While the concerns of parents of temperamentally extreme children have often been dismissed or minimized, I've seen many families hurt when teachers, doctors, and therapists have overreacted to a child's unusual behavior. When parents and therapists don't know the child and are unfamiliar with his or her particular behavior, it can lead to assuming pathology in the child when no pathology exists. When toileting problems, biting, major tantrums, school refusal, and other serious behavioral concerns in children come to my attention, I don't automatically assume there's a serious disorder in the child or family. It isn't, of course, appropriate to assume that all unusual behavior in children is normal. Still, as a parent and therapist, I've seen many unusual and potentially alarming behaviors that make sense when I take into account who this particular child is--what his or her temperament is--and within what environment the behavior is occurring. Even a seemingly big problem doesn't necessarily scream for a big response, but it does call for an effective response. Responding to a child in a way that results in a good fit and is more likely to be effective requires understanding of his or her temperament.
Each of the nine temperament dimensions defined by Chess and Thomas helped me understand my son and figure out strategies for dealing with his temperament. What follows is a summary of these dimensions.

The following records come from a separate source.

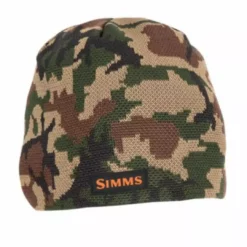 Simms Everyday Beanie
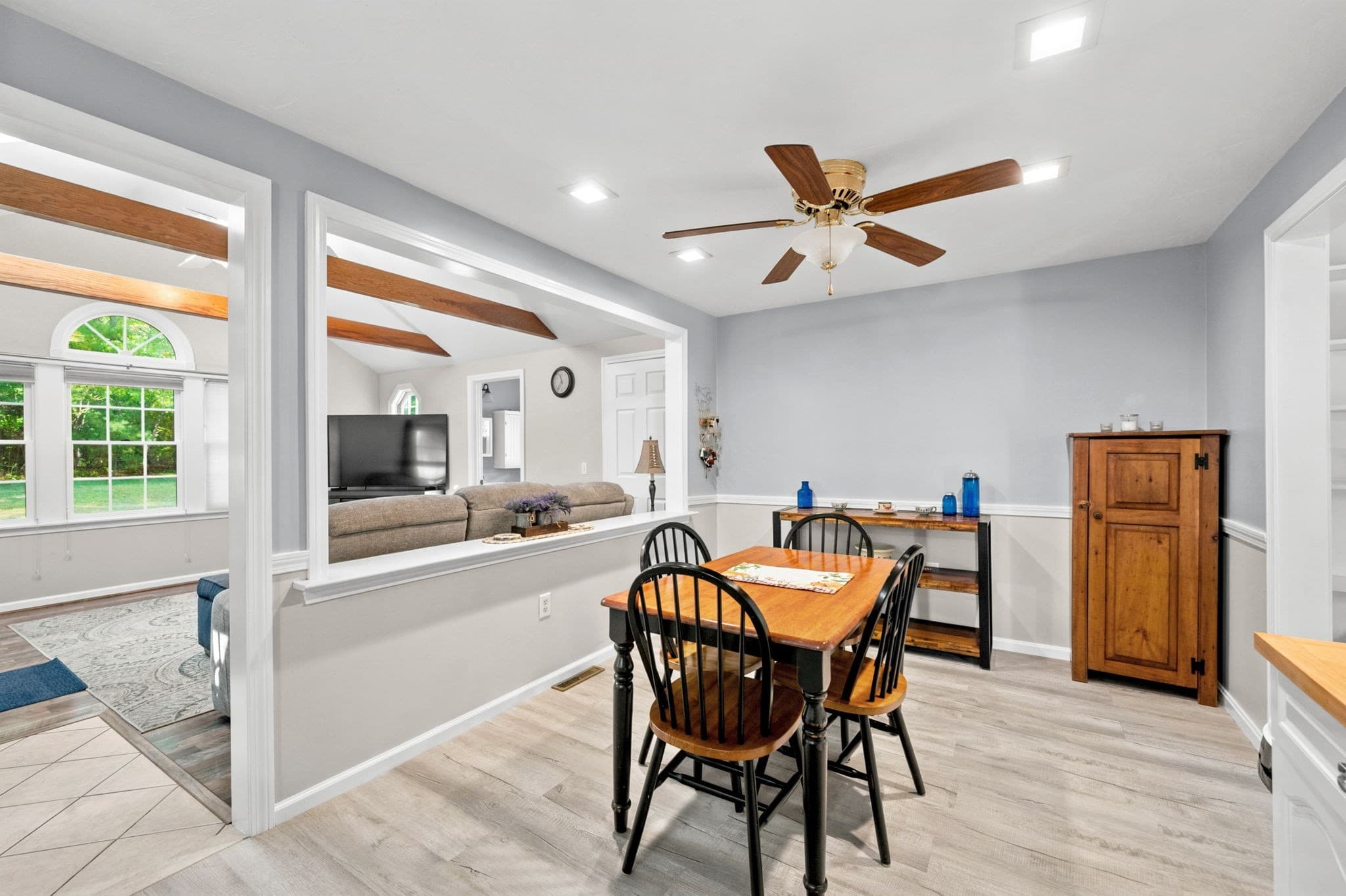 Single Family Residence at 4 Charlotte Dr, Plymouth MA 02360, Plymouth, photo 12 of 32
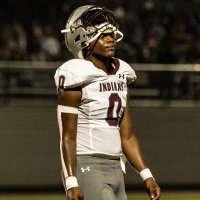 Zach Groves (@groves_zach0) 's Twitter Profile Photo Zach Groves (@groves_zach0) 's Twitter Profile Photo
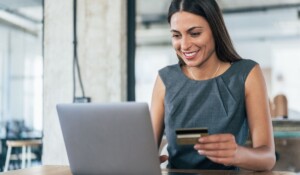 Pagos online y pasarelas de pago, eslabones clave en el ciclo de venta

Activity measures the amount of physical energy a child puts into behavior and daily activities. A very active infant moves around a lot, even when sleeping. Highly energetic children often prefer more active kinds of play--large-motor activities and outdoor exercise--over quiet, indoor pursuits. Even when they engage in presumably quieter occupations, they often do them in an active way. They fall off their chairs while playing a board game, twirl about or fidget when reading, get up repeatedly and walk around the room while doing homework. Some of them go nonstop, willingly falling into a deep sleep only when they're exhausted and their bodies give out. Others rarely appear tired and often resist sleep, but become cranky, overwrought, and hard to settle if kept up too long. Active children need plenty of physical outlets and may need help when it's time to calm down. For example, roughhousing before bedtime isn't a good idea, although they love it. Baths--widely supposed to calm all children--do calm some down, but rev others up. Parents need to notice what works for their child--quiet music, no TV, a back rub, and time alone with books or quiet toys before sleep are all means of settling active children.
Intensity refers to the level of energy a child puts into self-expression; it's a measure of a child's volume and drama. Intense children express all their emotions with vigor and gusto. They may talk and sing, laugh, and fly into rages with equal abandon. They tend to speak in extremes: they had the "best" day of their lives or the "worst"; you're "the most wonderful mother in the world" or the meanest and rottenest. These children are delightfully enthusiastic when they're in a good mood; a negative reaction, however, often in response to seemingly minor daily events, may induce a righteous tantrum, startling mouthiness, or threats to run away, kill someone, or kill themselves.